Both the turbulent negotiations, with Varoufakis playing the evil marxist scapegoat, and the referendum, after a week of bank closures, were used as a ruse to lead the European leaders through to a "clean slate" phase. It was a very risky move, but I believe that the various contradictory signals that Tsipras sent just before the referendum confirm that it was a game. Like poker player that accidentally reveals his weakness just before he pulls a full house. The resignation of Varoufakis today is the next piece in their scenario: just take out the nasty opinionated communist and all the european parties will clearly feel more relaxed. I believe that this move was planned from the beginning and Varoufakis was used to "stir up" the pot a bit, while apparently being discarded as "peace offering" after a while.
So what was gained by this daring gamble?
First of all, the markets were calmed. The negotiations were so desperate from the start, given the position of the two parties that everybody was sure of the Greek default. Now, with the financial markets accepting the default event in itself, any new deals on the table will have to take this fact into consideration. It's not "looming" anymore, it is here and it is indisputable.
Second, the situation now allows for a much needed debt haircut. Refinancing is all fine and dandy, but everybody agreed that the debt could not be sustainably repaid. So now everybody is suddenly ok with the debt reducing.
Third, the Tsipras government kept its word with its electors. They "fought" valiantly for the good of the people. Actually with the cards they got dealt by the previous government, they played quite a good game until now. And their general appeal has definitely risen from 36.3% (plus affiliated parties) to a 61% (as shown by the referendum).

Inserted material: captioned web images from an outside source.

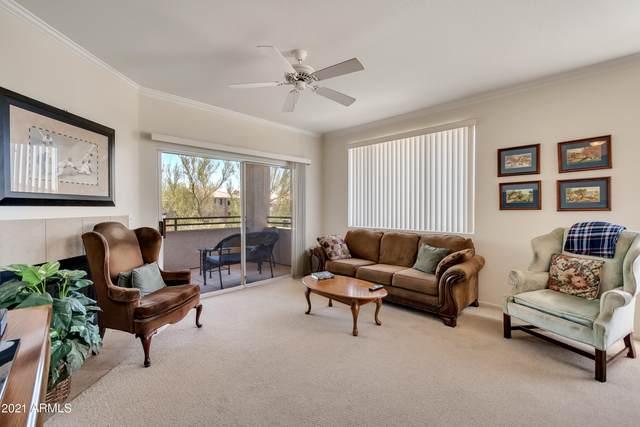 16013 S Desert Foothills Parkway #2001, Phoenix, AZ 85048 (MLS #6250787) :: The Riddle Group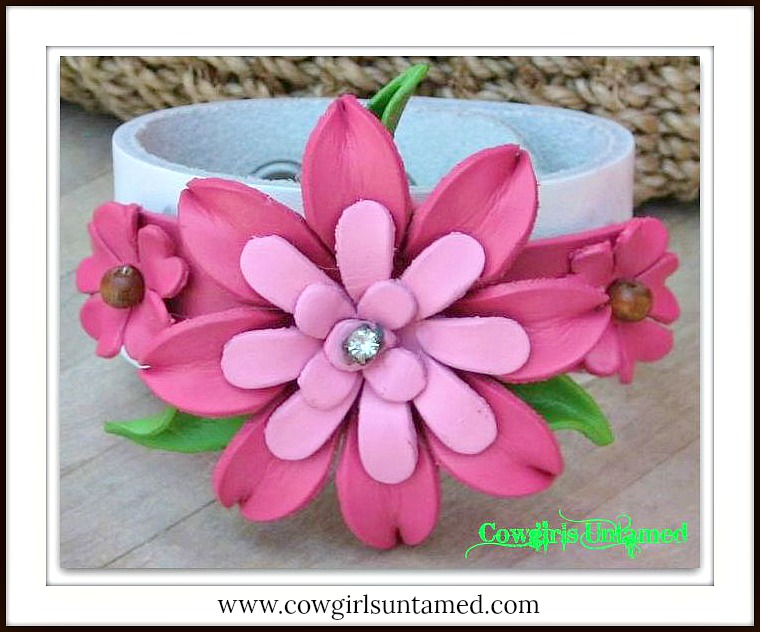 COWGIRL STYLE CUFF Rhinestone Hot Pink N Green Flower on GENUINE LEATHER White Cuff Bracelet
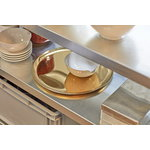 Hay Serving tray, round, golden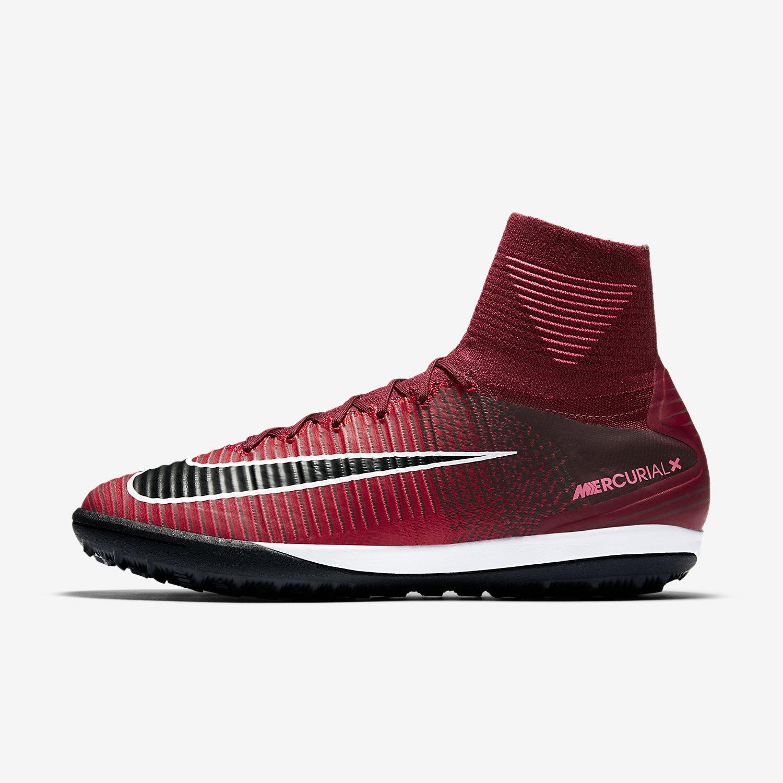 Nike Badminton Shoes Malaysia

Fourth, the european hard-liners were blind-sided and the rules for the negotiation were changed. The deal before this referendum was "behave or we will strangle you". Now, it's quite a useless threat given the actual default. So Tsipras most certainly will be able to have better terms.
Sorry for the long post, had a bit of thoughts to get out. :D
They haven't been "playing the dumb communist" they've been smeared with it by their own media, by strategic "leaks" from EuroGroup meetings by "analysts" in International Finance and by the International Media which largely swallowed the smears time after time.

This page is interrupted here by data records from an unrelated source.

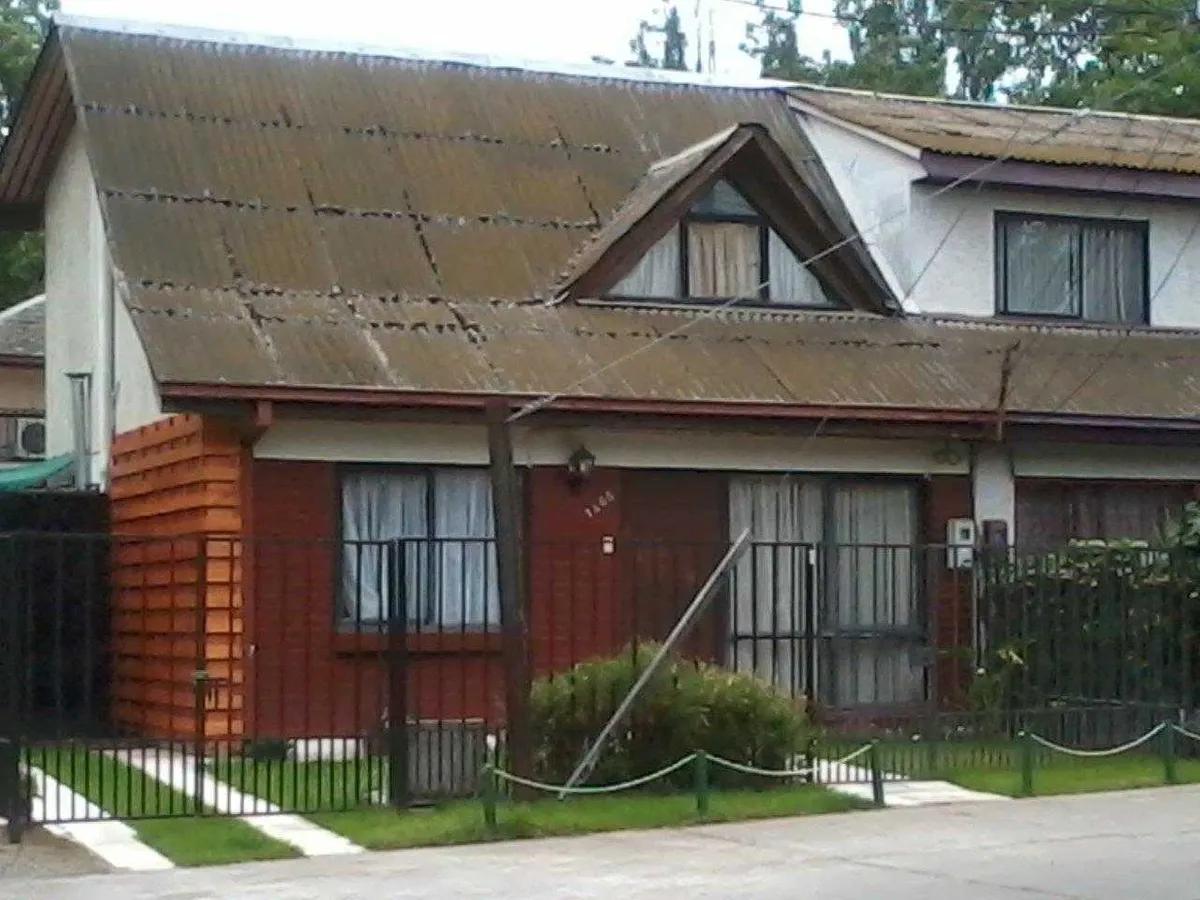 Casa 3 Dorm 2 Baños Lado Alameda, Talca, Centro De Talca, Talca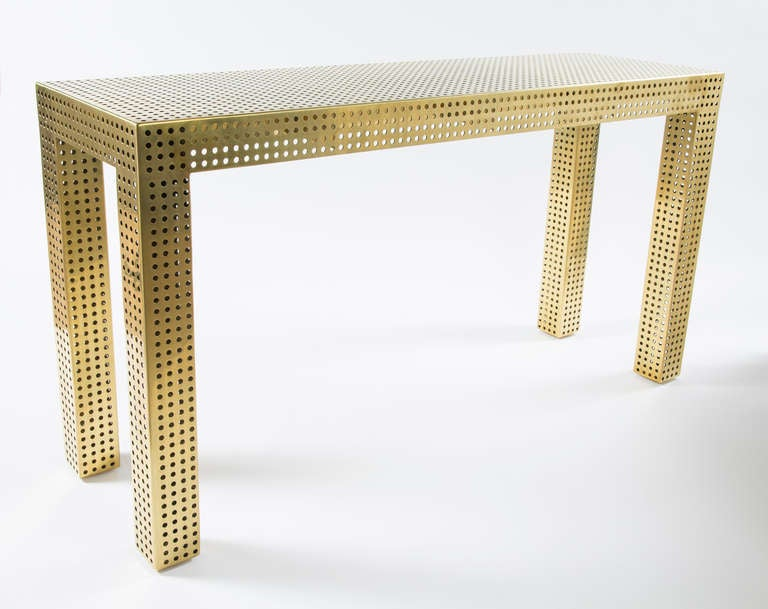 Bronze Precision Console Table At 1stdibs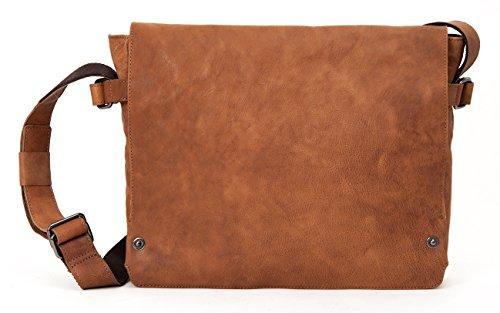 HAROLD'S Pull Up bolso bandolera piel 36 cm Camel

Not that they don't make mistakes. The problem is that they are not held to the same standards as members of the EuroGroup and Parliament. It ought to be fine for Varoufakis to talk about issuing IOUs, for the same reason that it is fine for the head of the European Parliament to say that Greece should be expelled from the Euro if it voted no.
There is an asymmetry of power. The EU holds the purse strings and so Greece cannot complain, whatever they do. Greece needs a bailout and so any mistake that its leaders make will be used as a bargaining chip against them. You see the same relationship in negotiations between Iran and the P5+1, between Hamas and the Quartet and between every black man on the street in America and any policeman that they meet.
By that logic, Varouf. was a german spy that was purposely put there to stir the waters and thus shield the markets from any kind of greek collapse/default/grexit whatever. And it worked: arguably the markets barely shrug about greece anymore. What did greece win?